Task item
Pictures stay out of the copy; set down each line of the listing below exactly.
* * *
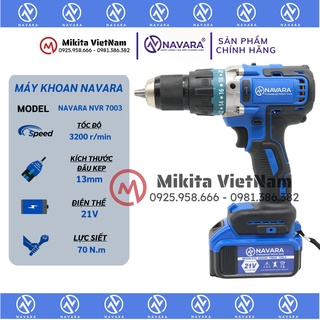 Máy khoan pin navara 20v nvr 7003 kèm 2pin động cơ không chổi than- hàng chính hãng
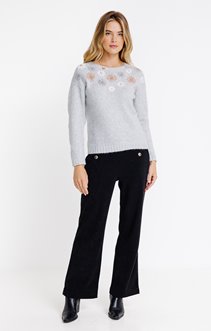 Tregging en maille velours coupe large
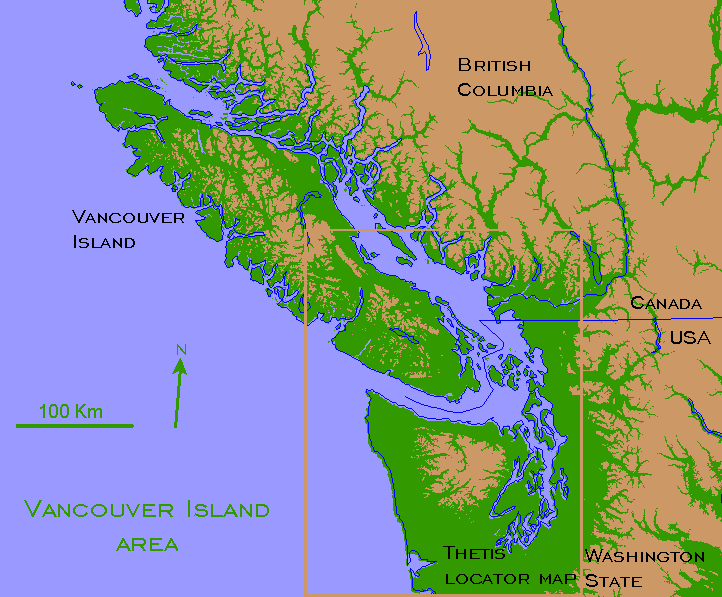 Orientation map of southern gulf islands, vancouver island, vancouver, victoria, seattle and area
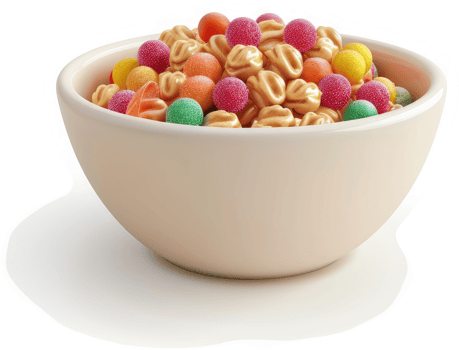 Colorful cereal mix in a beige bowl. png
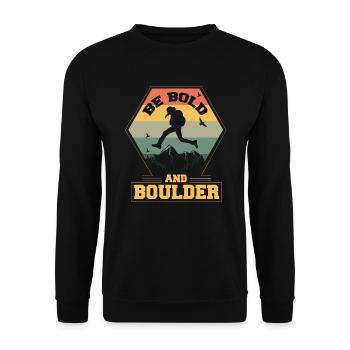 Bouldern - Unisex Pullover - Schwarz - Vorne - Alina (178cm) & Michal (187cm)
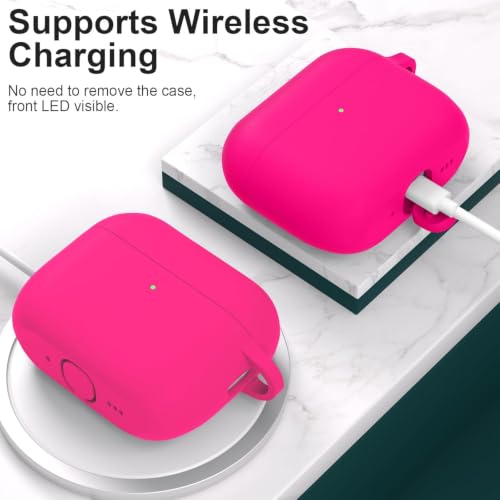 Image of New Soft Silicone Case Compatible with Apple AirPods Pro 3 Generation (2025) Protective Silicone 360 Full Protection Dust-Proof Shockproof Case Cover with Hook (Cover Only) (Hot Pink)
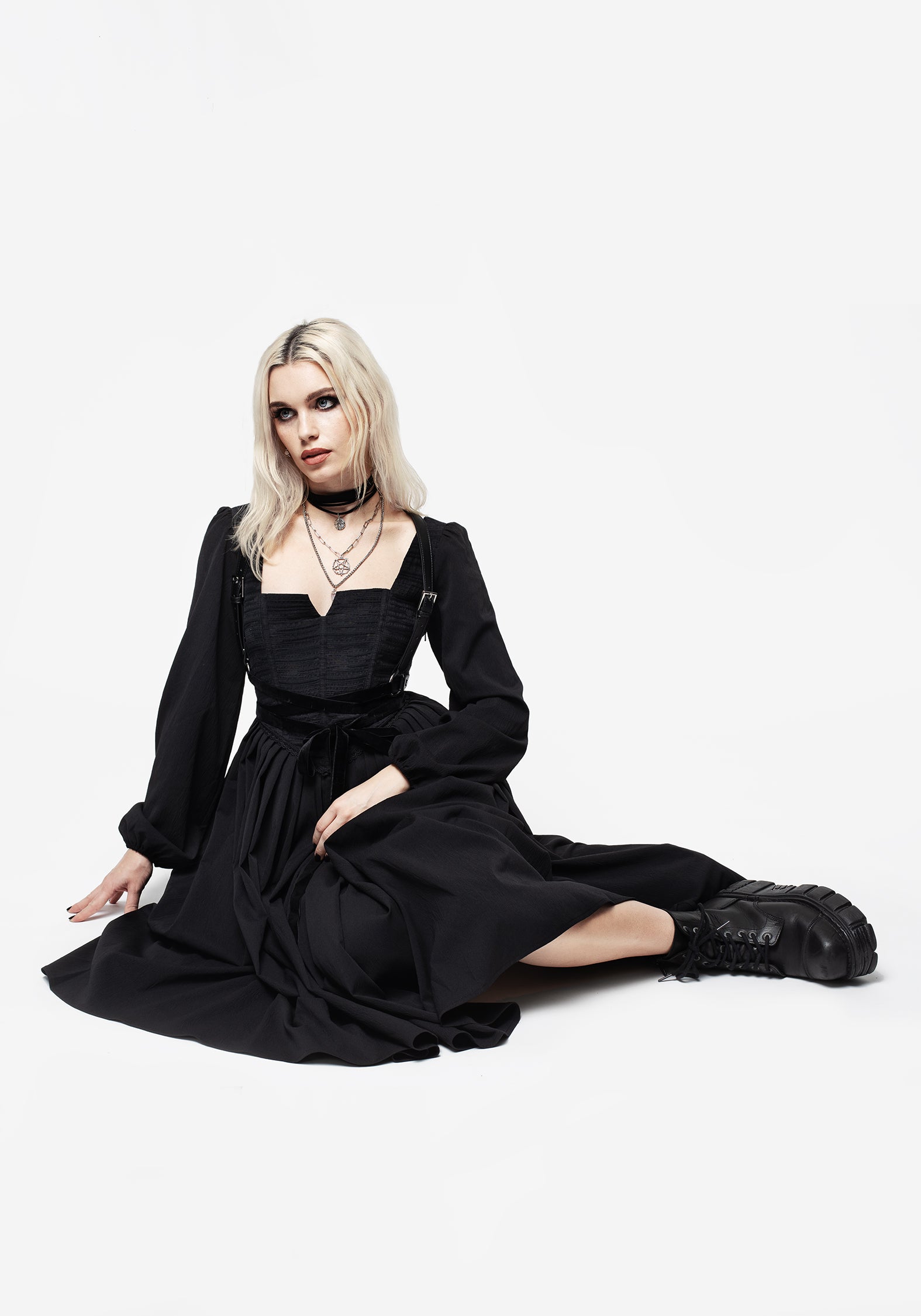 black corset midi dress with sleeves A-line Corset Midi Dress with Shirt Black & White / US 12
* * *
Result
 Máy khoan pin navara 20v nvr 7003 kèm 2pin động cơ không chổi than- hàng chính hãng
 Tregging en maille velours coupe large
 Orientation map of southern gulf islands, vancouver island, vancouver, victoria, seattle and area
 Colorful cereal mix in a beige bowl. png
 Bouldern - Unisex Pullover - Schwarz - Vorne - Alina (178cm) & Michal (187cm)
 Image of New Soft Silicone Case Compatible with Apple AirPods Pro 3 Generation (2025) Protective Silicone 360 Full Protection Dust-Proof Shockproof Case Cover with Hook (Cover Only) (Hot Pink)
 black corset midi dress with sleeves A-line Corset Midi Dress with Shirt Black & White / US 12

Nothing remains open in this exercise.